Ultimately it’s no surprise that a museum run by the Orange Order is very positive about the Orange Order. However, it’s hard to say that anyone who took everything at face value would be getting an authentic or even reliable account of history.

Drums on display

Despite there being a memorial to Orangemen killed during the Troubles, there is no explanation of what the IRA was (is?) or its origins. There is an information panel noting that the memorial to King William III on the Boyne was blown up in 1923 by the IRA, but no explanation as to why they did it. There is very little engagement with the wider context in which the Order existed, or explanation as to why the Order was as central as it was.

What perhaps makes this more confusing is the fact that the museum’s website does provide reasonably good context for everything seemingly omitted in the museum itself.

While the Orange Order is of course a global organisation, largely spread by Orangemen in the British Army – something acknowledged by the museum – there is more information available on Orangeism’s tangential links to the Philippines through Americans than there is on the last half-century in the north of Ireland, with the exception of a wall giving the Orange Order perspective on the Parades Commission.

It is also in the language used around the former British Empire that the political bias of the lodge is at its clearest, given that it tends to omit anything particularly challenging to the Orange worldview.

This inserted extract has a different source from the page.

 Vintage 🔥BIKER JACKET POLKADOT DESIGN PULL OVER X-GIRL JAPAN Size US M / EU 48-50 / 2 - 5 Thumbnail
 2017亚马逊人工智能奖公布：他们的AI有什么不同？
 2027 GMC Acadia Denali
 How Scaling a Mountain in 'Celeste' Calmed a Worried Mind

It’s for this reason that the implied audience seems to be quite “internal”.

While there is quite a lot of emphasis on the American connection – such as Presbyterian involvement in the American War of Independence – it is hard to tell what kind of American the museum is aimed at. I would be inclined to speculate that the main purpose of the museum is to reinforce the worldview of members of the Lodge and its various fraternal orders. Though the fact that the museum is located in the headquarters of the Grand Orange Lodge of Ireland should suggest that.

Many friends who had previously been to the museum said that they had went mostly for education-related reasons: either it was pertinent to their course in university, or it was part of the cross-community outreach that every schoolchild in the six counties is subject to. Most other reviews specifically mention the tour guiding, so maybe I would have gotten a different perspective (and more to write about) had I engaged in that element.

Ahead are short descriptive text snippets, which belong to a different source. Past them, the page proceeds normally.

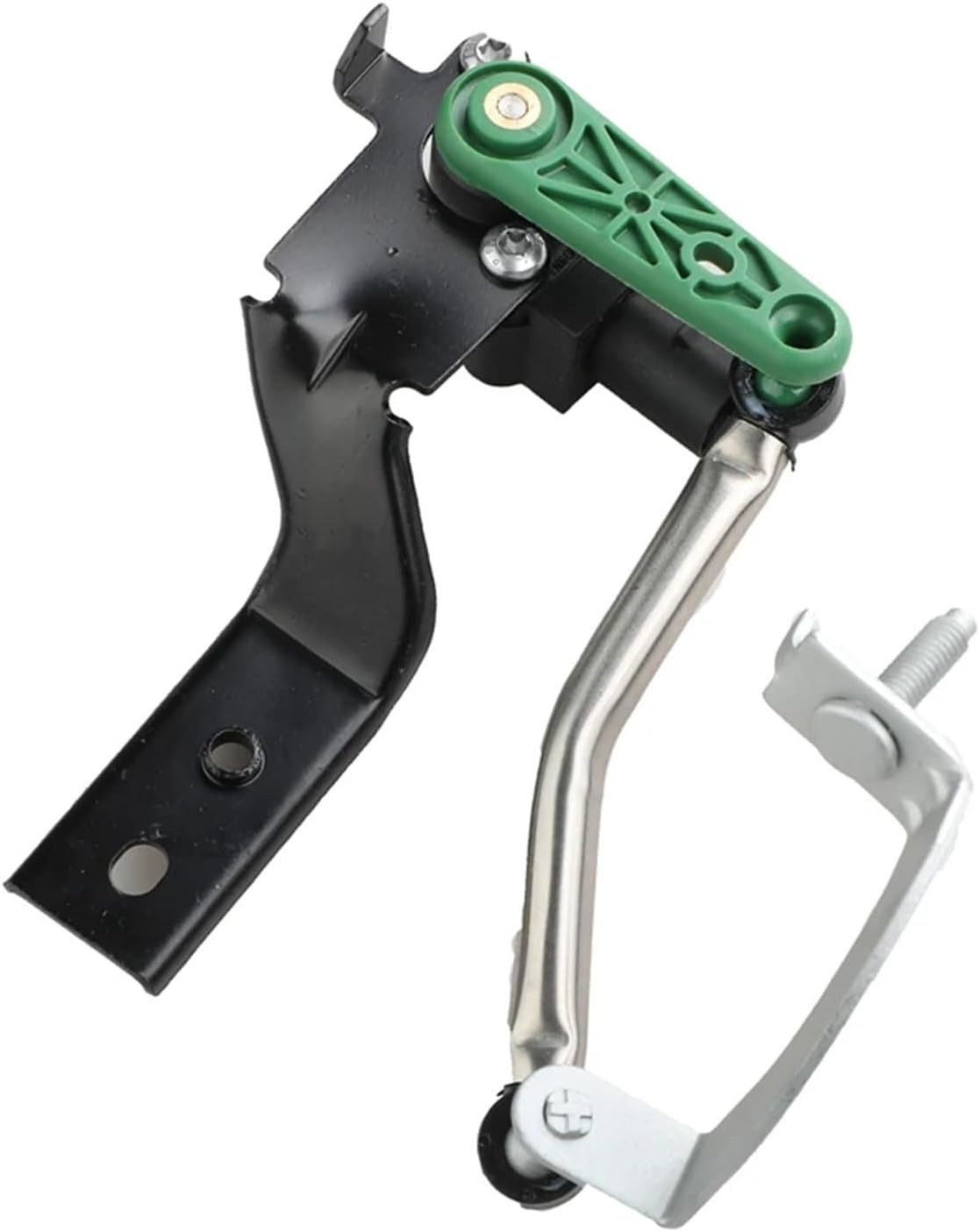 Front Left/Right Headlight Level Sensor Car 5Q0412522C 5Q0412521C Compatible with Seat Skoda Compatible with VW Golf 7 VII Tiguan II 5NA(A Pair)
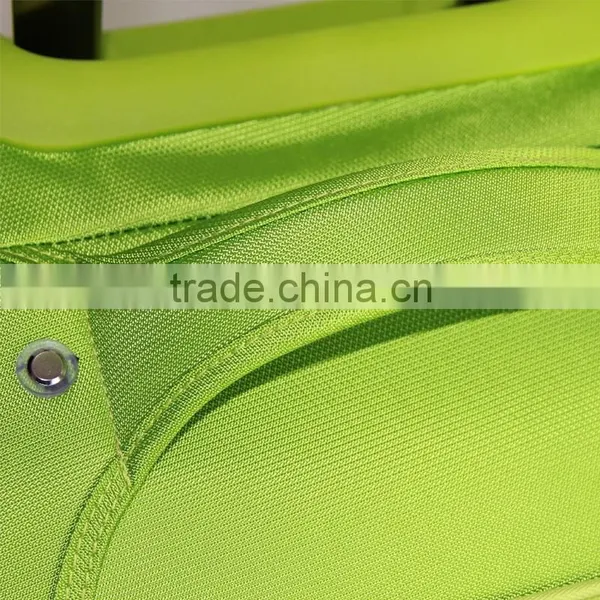 Quality Custom China Aluminum Luggage Trolley Cheap Wheeled Luggage Bag photo-3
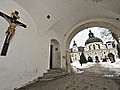 Ermittlungen im Kloster Ettal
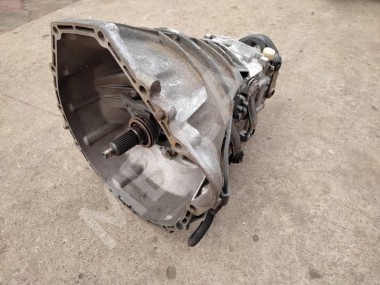 МКПП в сборе MERCEDES-BENZ 190 (W201) W201 (1982 - 1993) — Разборка Мерседес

The more cynical part of me couldn’t help but wonder how much money the place received through “peace money” and funding, and how much of a consideration this was in the museum given that it is certainly tamer on certain issues than some real-life Orangemen would be.

Some of the memorabilia on display.

On the whole then, would I as a Lundy traitor and Fenian-lover recommend the Orange Heritage Museum? I probably would, but not because I think it is a particularly innovative museum, nor do I think it would give someone completely unfamiliar with the topic a particularly good insight into Orangeism.

I would be inclined to say that the main person who would benefit from it would be someone who already has some level of understanding of the history of 17th century Ireland or 20th century Ulster unionism, and has an interest in seeing how the Orange Order views itself – or at least how it wants the public to view it.